BEGIN

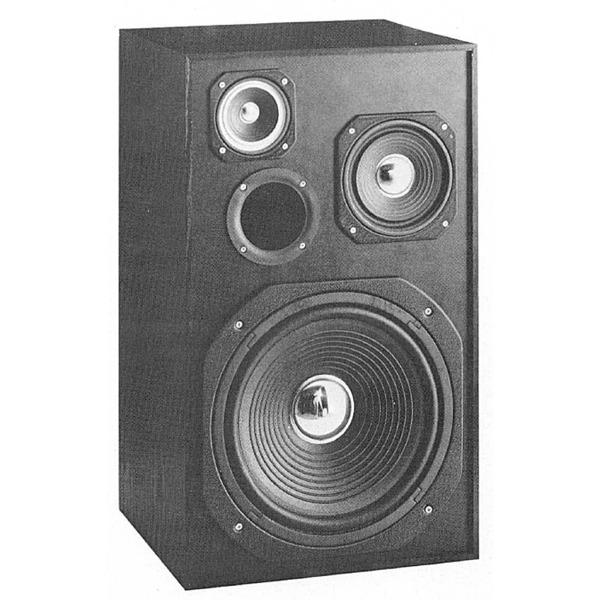 Bausatz Bassreflexbox - Neuer Lautsprecher der Firma Mivoc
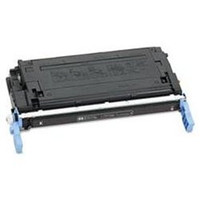 HEWLETT PACKARD C9720A  Black Laser Toner Cartridge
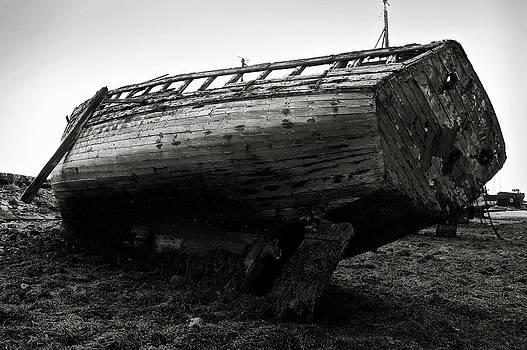 RicardMN Photography - Old abandoned ship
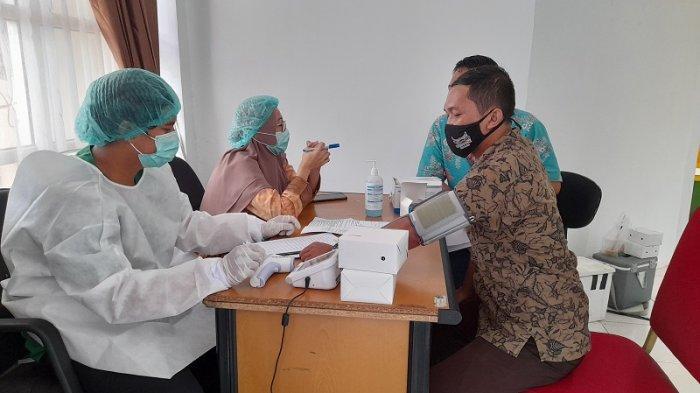 Masih Jauh dari Target, Baru 139.235 Warga Kota Tangerang Menerima Vaksin Covid-19
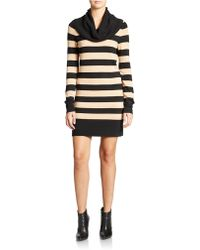 French Connection Stripe Cowlneck Tunic - Lyst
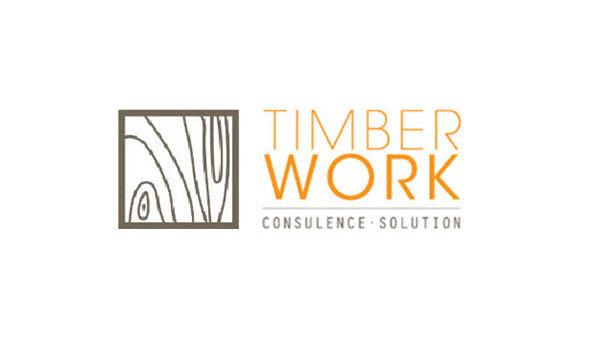 logo_timberwork_xclima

END

How to complete this task: Would you output each entry exactly and leave the pictures behind?

Written solution:
 Bausatz Bassreflexbox - Neuer Lautsprecher der Firma Mivoc
 HEWLETT PACKARD C9720A  Black Laser Toner Cartridge
 RicardMN Photography - Old abandoned ship
 Masih Jauh dari Target, Baru 139.235 Warga Kota Tangerang Menerima Vaksin Covid-19
 French Connection Stripe Cowlneck Tunic - Lyst
 logo_timberwork_xclima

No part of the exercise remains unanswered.